The Lost Bookshop(97)



‘Look at her skirt.’

I zoomed in and saw something I had missed before. There were stitches on the material.

‘Words,’ she said, prompting my brain to kick into gear. ‘A story. The same one that’s on my skin, she sewed it into her clothes.’

‘What the—’

I looked at her back again and saw the initials at the end.

EJB.

My scalp tingled and it felt like my hair was standing on end.

‘Henry, I think this is Emily Bront?’s manuscript.’





Chapter Fifty-Two





OPALINE





London, 1946


Inspired by The Count of Monte Cristo, I spent months searching for information and came across a newspaper article about a soldier’s family who believed he had been wrongly executed for cowardice. They named the unit. It was my brother’s. I had my lead, all I had to do was follow it.

I uncovered damning court martial papers from two trials held in Ypres, where fifty men had been sentenced to death by firing squad (or murdered, depending on your viewpoint). Just days before the Armistice was signed and in full knowledge that the Germans were about to surrender, my brother had ordered two more men to be shot. I took the papers to a Mr Turner, a journalist working with The Times, and he agreed to investigate further.

From the trial record, it was clear that they were suffering from shell-shock. In Lyndon’s own hand, he wrote that shell-shock was a regrettable weakness, not found in good units. ‘There is insufficient evidence for a conviction,’ he’d written, yet he recommended a death sentence in order to send a message to the battalion, who had suffered great losses the day before. There was no mention that it was the general’s military strategy that had led to these wasted lives. One was an Irish soldier, Frank O’Dowd, who was shot for refusing to put his hat on because it was wet through from the endless rain. He was drugged by a doctor to get him through the final hours in the death cells. Mr Turner had been able to contact the medic, who confirmed that O’Dowd was a volunteer soldier. ‘They couldn’t see brave men when they were standing there in front of them,’ the medic had told him. He also confirmed that, once the firing squad had finished, my brother gave the Irishman the final coup de grace, a bullet to the head.
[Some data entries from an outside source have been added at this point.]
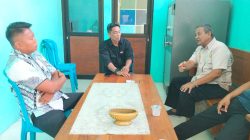 Sinergi Membangun Desa, Sekdes Pajeng Sambut Hangat Kunjungan LSM PIPRB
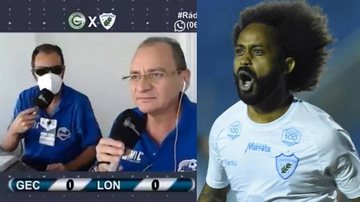 Reprodução/Rádio Bandeirantes Goiânia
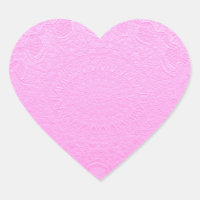 STICKER COEUR vide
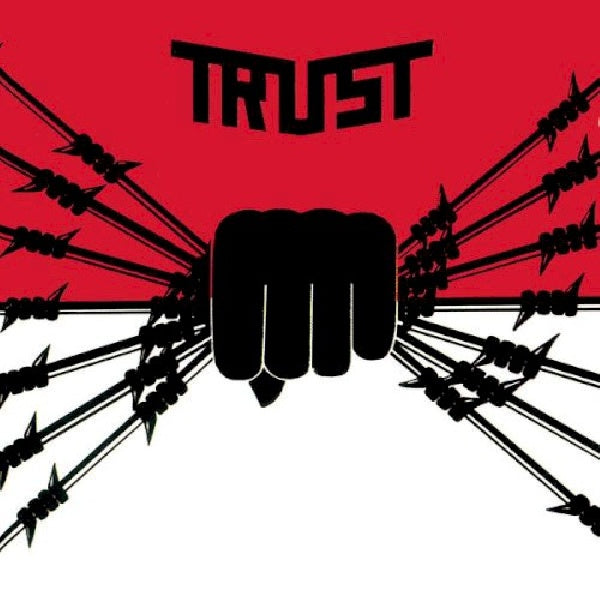 Trust - Idéal (1983 Album CD)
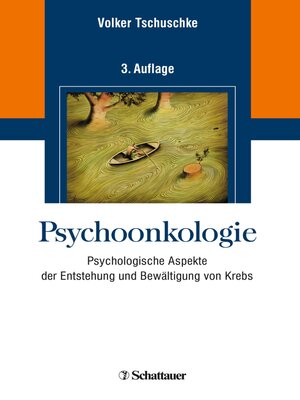 cover image of Psychoonkologie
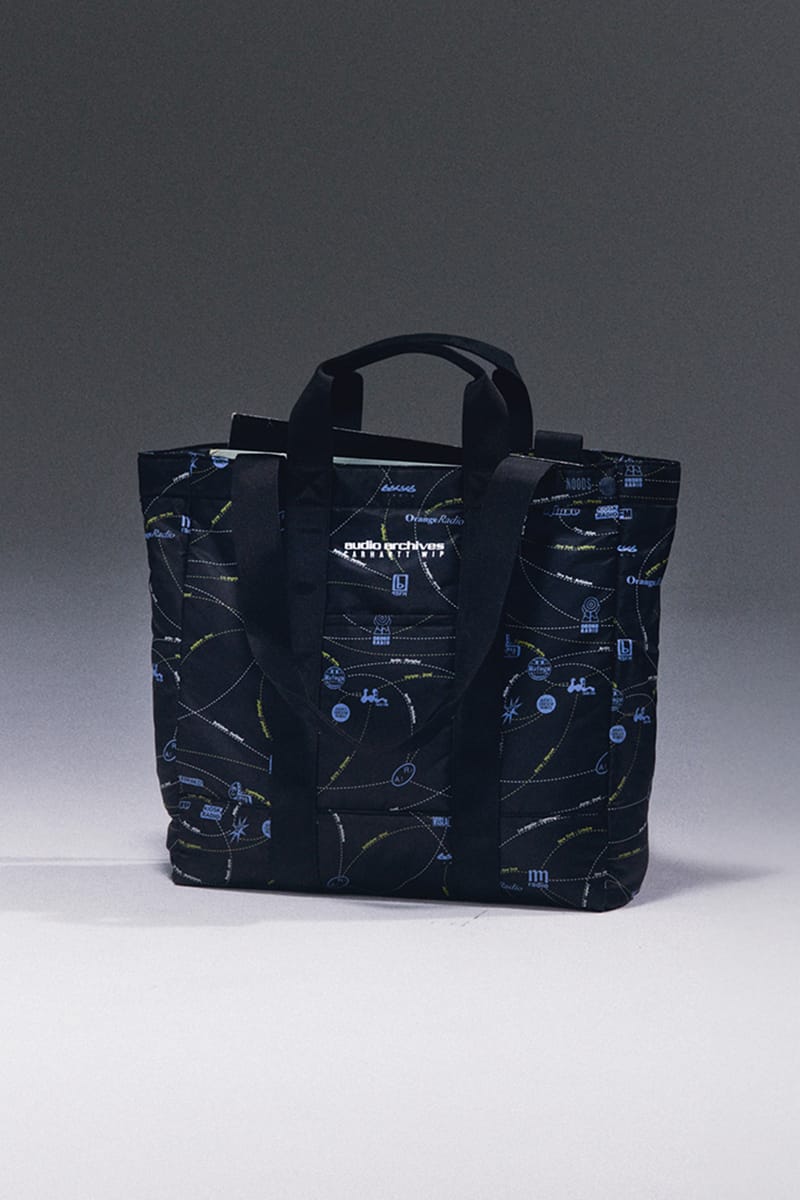 Carhartt WIP Audio Archives Capsule Release Info | Hypebeast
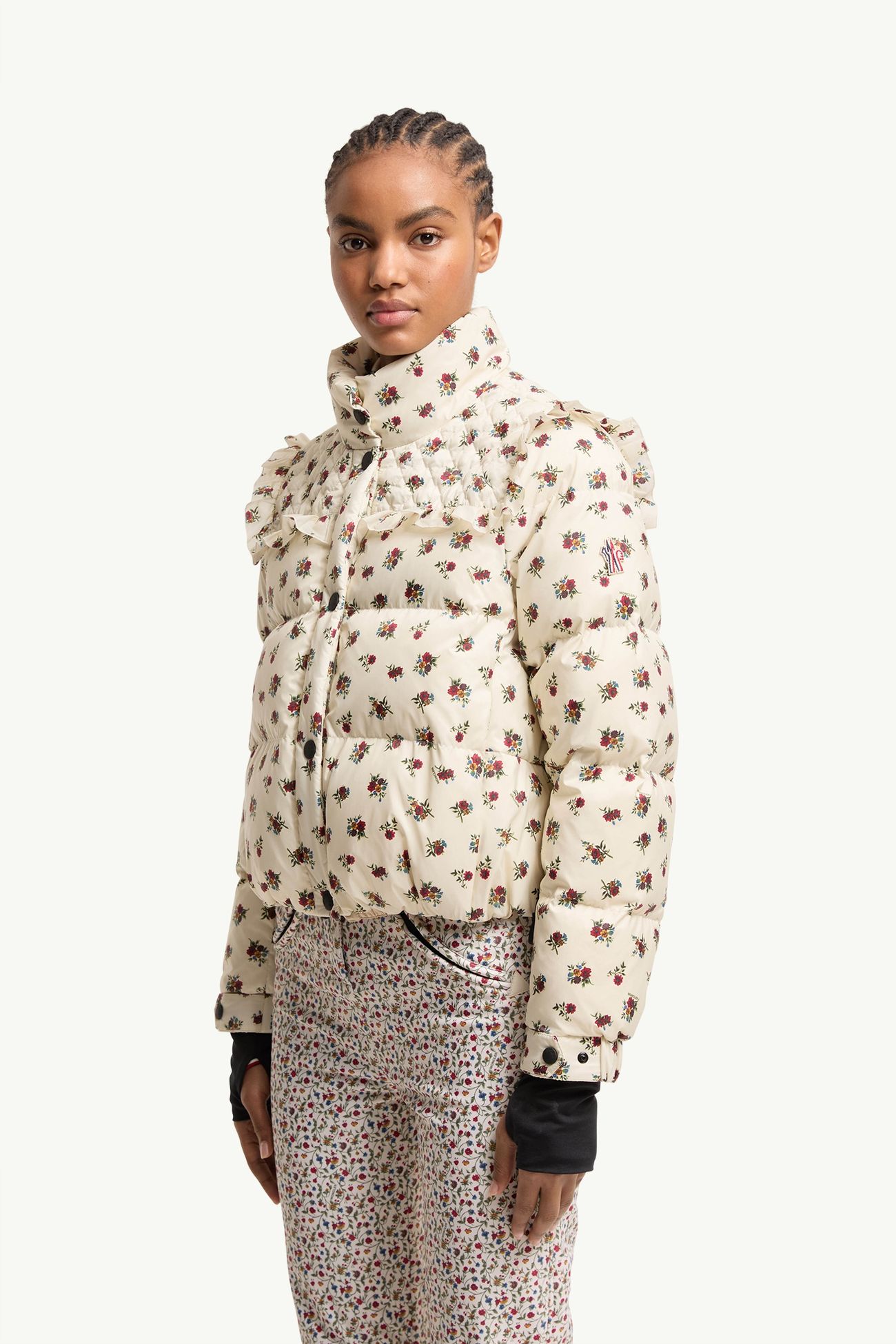Larosiere 여성 화이트 아이보리 Moncler 3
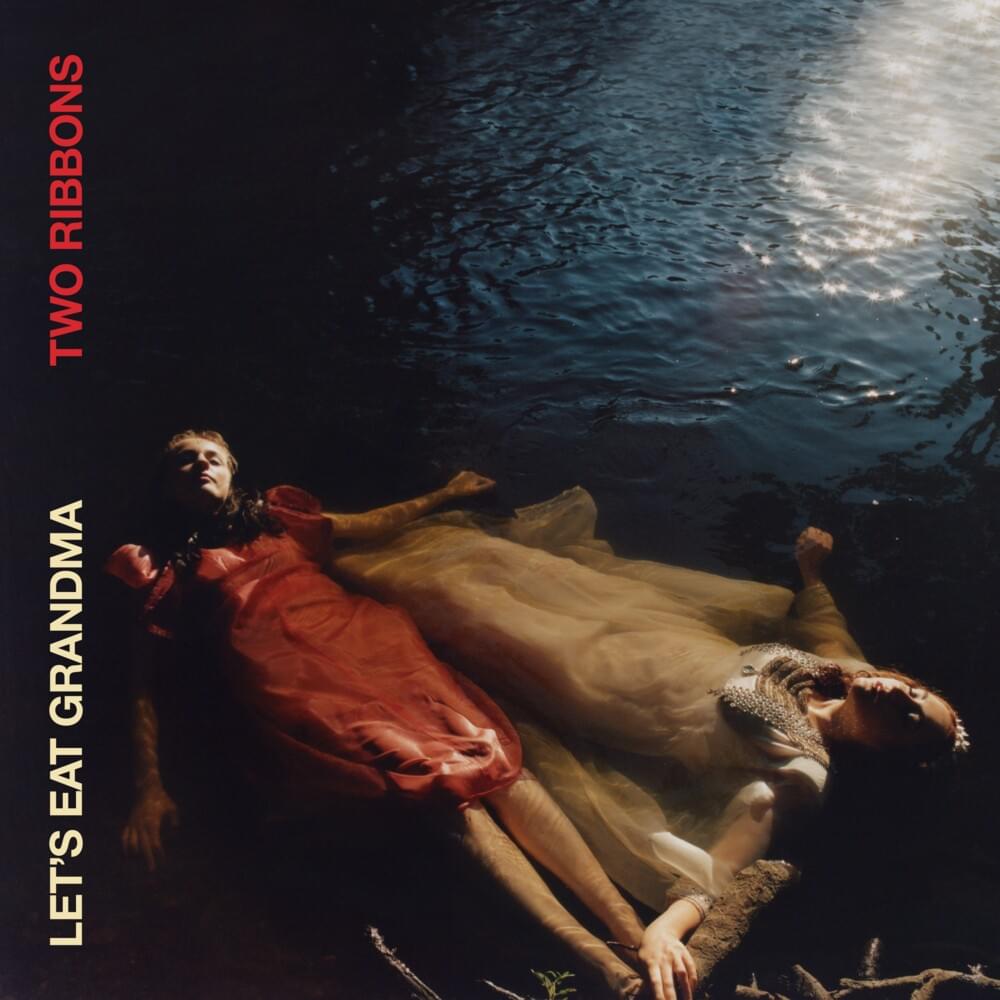 Let's Eat Grandma - Two Ribbons [Deluxe with 7"]  (New Vinyl LP)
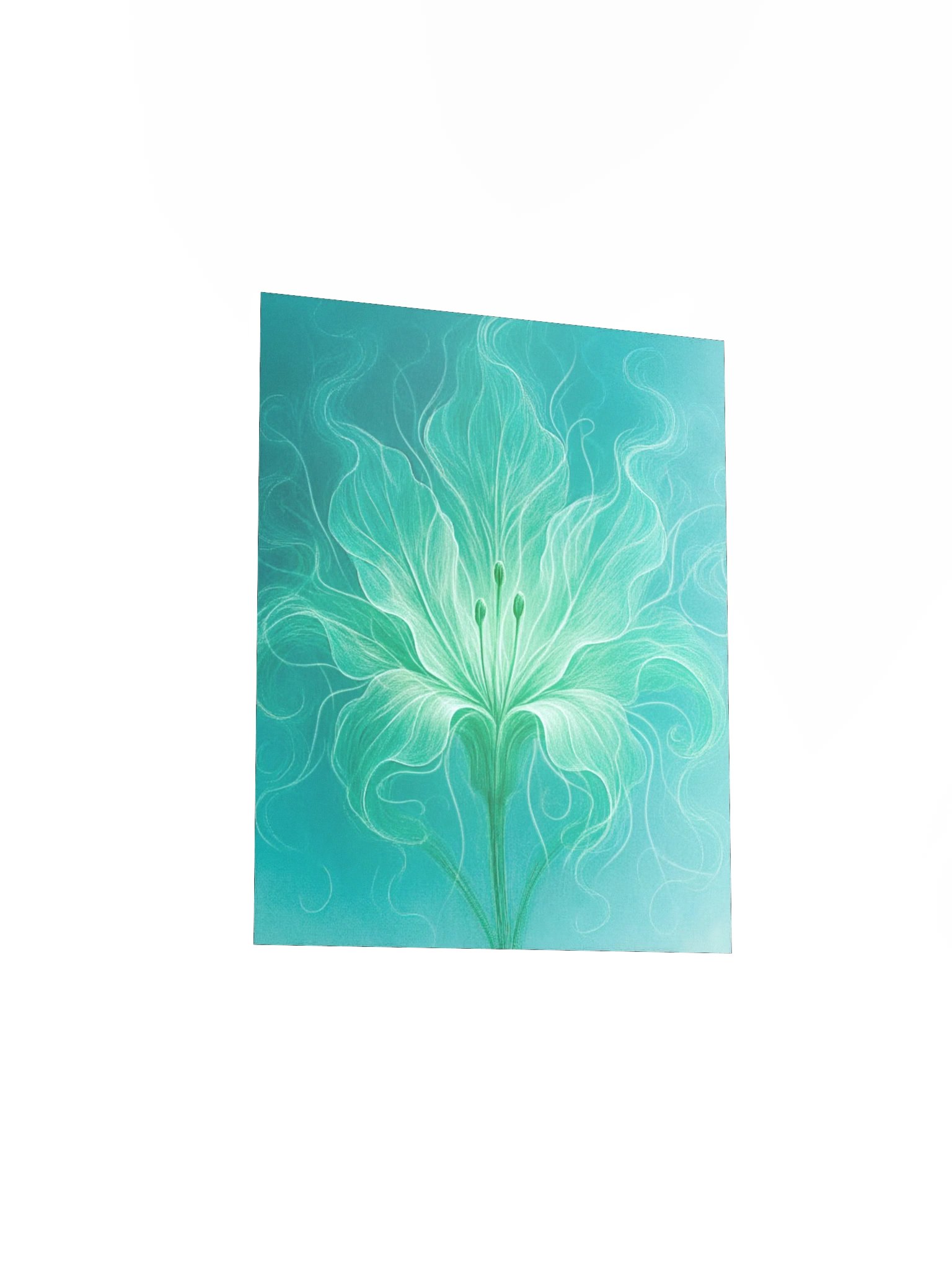 Etheral Eucalyptus, Poster product image (3)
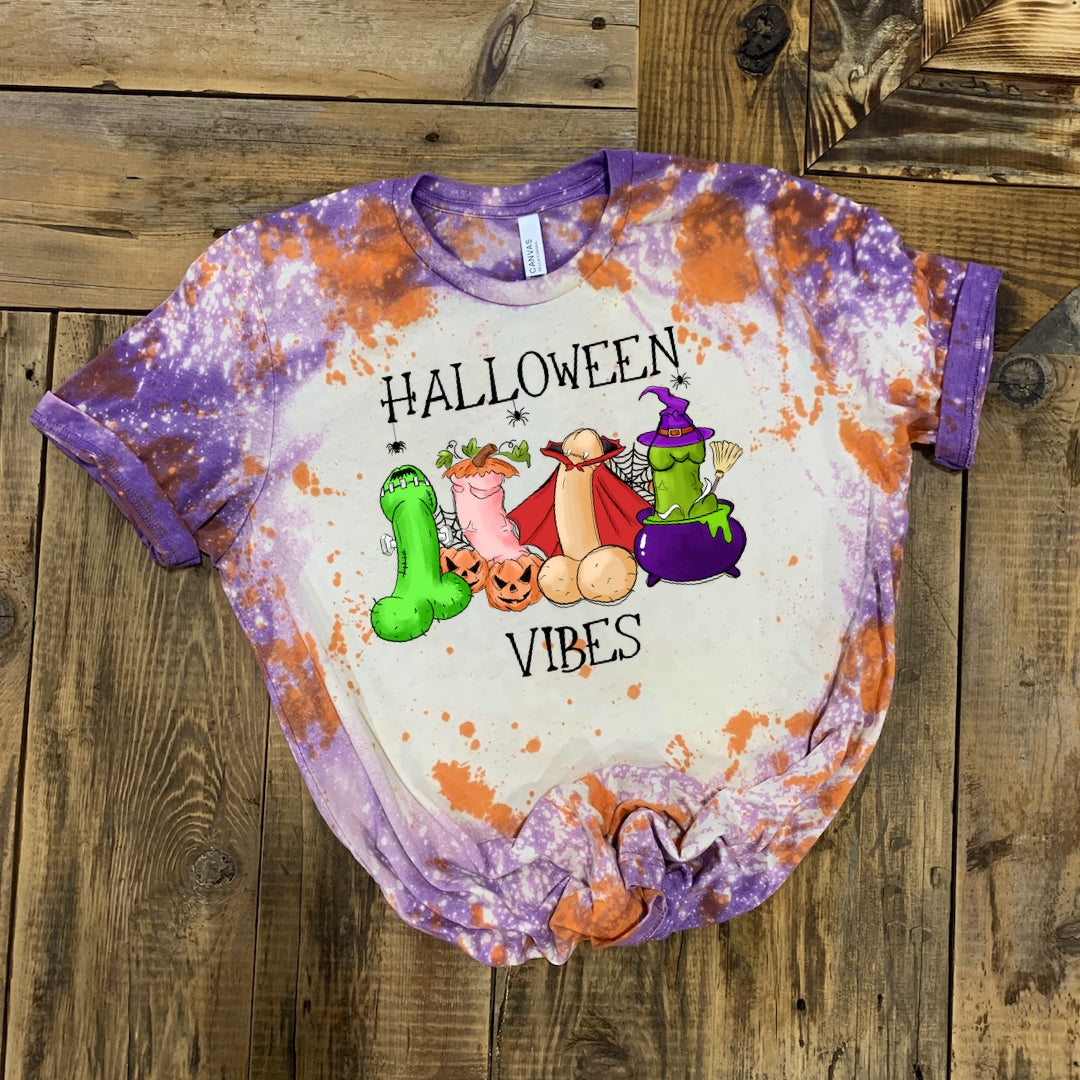 Halloween Vibes - XXX Rated - Design 1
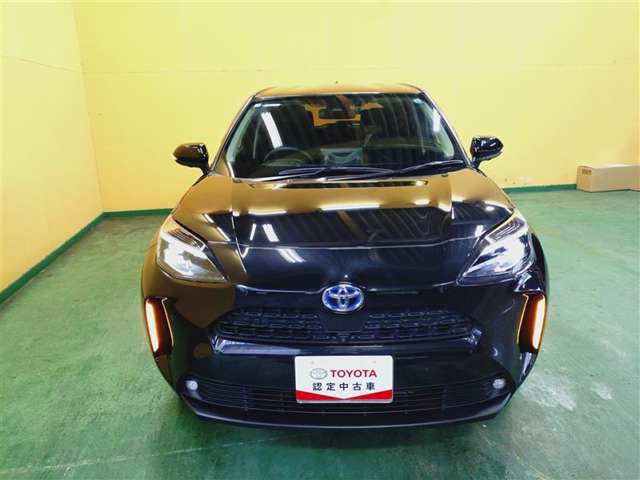 ヤリスクロス1.5 ハイブリッド G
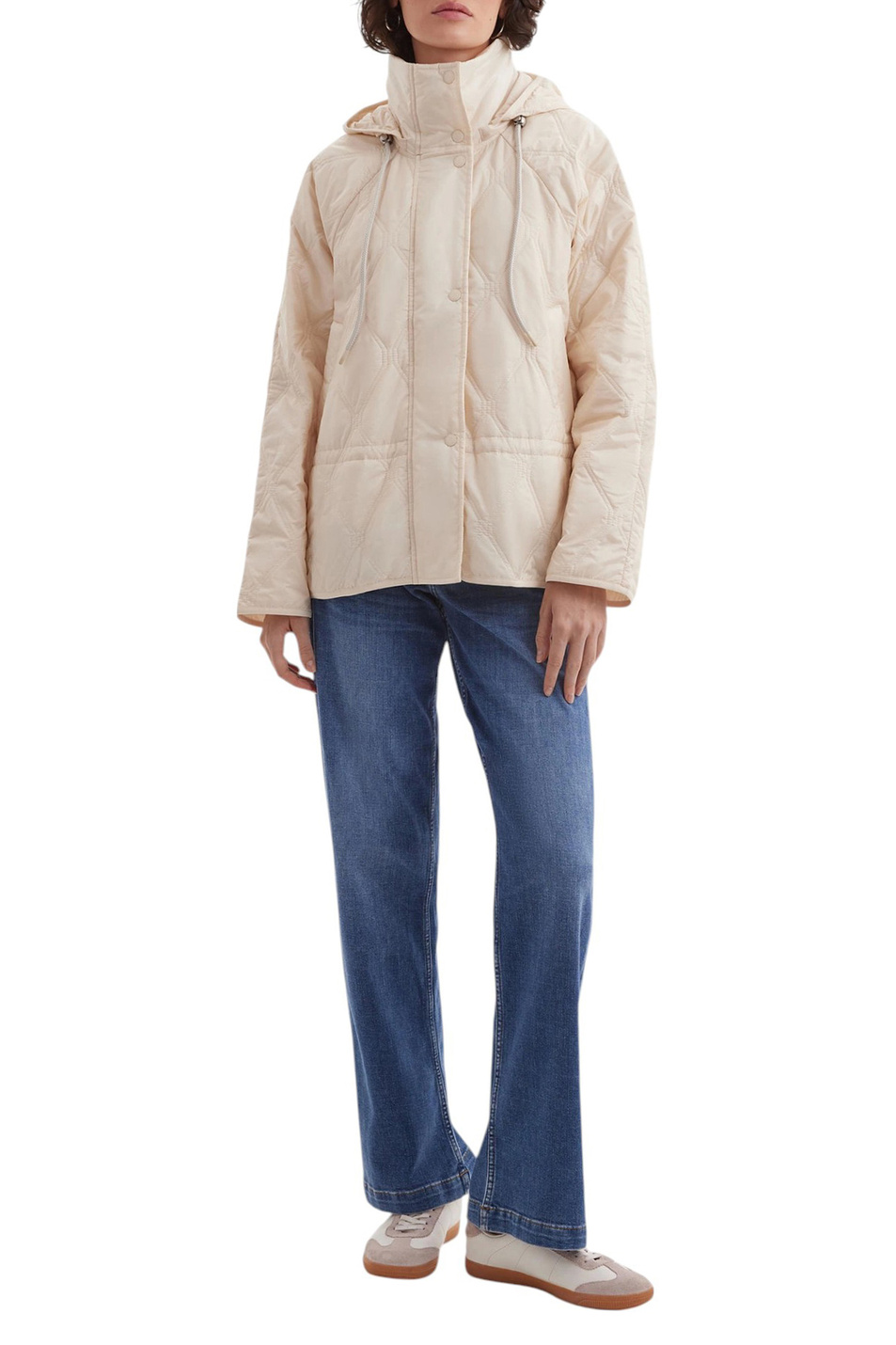 Женский Gerry Weber Куртка стеганая (цвет ), артикул 550231-31177 | Фото 4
I spent the night at the Great Western Royal Hotel in Paddington. Unlike so much of London, it had made it through the war relatively unscathed, with some minor air-raid damage to the roof. It was strange being back home. I no longer felt a part of the fabric and the people seemed strange to me, different somehow. The war had robbed them of so much. In that, I should have felt a kind of solidarity, but my war had been a very different one. I met with Mr Turner for lunch and he handed me a copy of the article they would print in the paper the following day.

I read the article. It was powerful. Turner was an exceptional journalist and, rather than making a pantomime villain out of my brother, or a monster capable of terrible evil, he presented him as a very real man who had chosen brutality over human decency. This somehow made him more real, more accountable for his crimes.

‘No going back now,’ he said, tipping his hat to me before disappearing into the crowd on the street.





‘There is an old saying, Before you set out on a journey of revenge, you must dig two graves,’ said a woman’s voice, deepened by time and wisdom, yet unmistakably that of my old friend Jane.

‘Jane!’ I cried, embracing her tightly. I had written and asked if she would meet me in the hotel lobby.

‘Confucius said that,’ she warned, fearing the endeavour would somehow destroy me too. ‘Are you sure you want to go through with this?’

‘I need to own my story. To take back my power.’ I realised now that I shared another commonality with the families of those dead soldiers. I was shamed into silence. Ashamed of what happened to me, of how I had somehow ‘let’ it happen to me and of how people would look on me now, as some sort of damaged woman. I felt tainted by it. Other than Josef’s quiet and humble company, I had isolated myself from the world because of it. Was I ready to return? Maybe not, but then, does one ever feel truly ready? All I knew was that, in that moment, I had suffered enough in my silence. At least the pain of speaking out might bring me courage.

‘The world needs to know who Lyndon Carlisle really is. I offered up my own story - Commanding Officer Carlisle, The Reaper, had his own sister locked up in an asylum for the insane.’

‘Good grief! Will your editor print it?’ Jane asked.

‘It’s something of an old boys’ network at The Times. What Lyndon did to me doesn’t count, apparently.’

‘That’s absurd!’

‘Mr Turner was of the view that any hint of mental weakness could tarnish my reputation and detract from the “real story”. His words.’

‘Perhaps he has a point,’ Jane mused, chewing her lip. ‘Lyndon might use it to his advantage.’

‘I suppose you’re right. One last sacrifice to see justice done.’

I had set events in motion now; there was no turning back. Was I scared? Of course I was. Yet the story had now become so much bigger than me, I felt responsible to act on behalf of all those who would never have the opportunity to get justice for what my brother did to them. I would restore some integrity to the Carlisle name. I felt it was what my father would have wanted also. The time had come. I had to confront him face to face.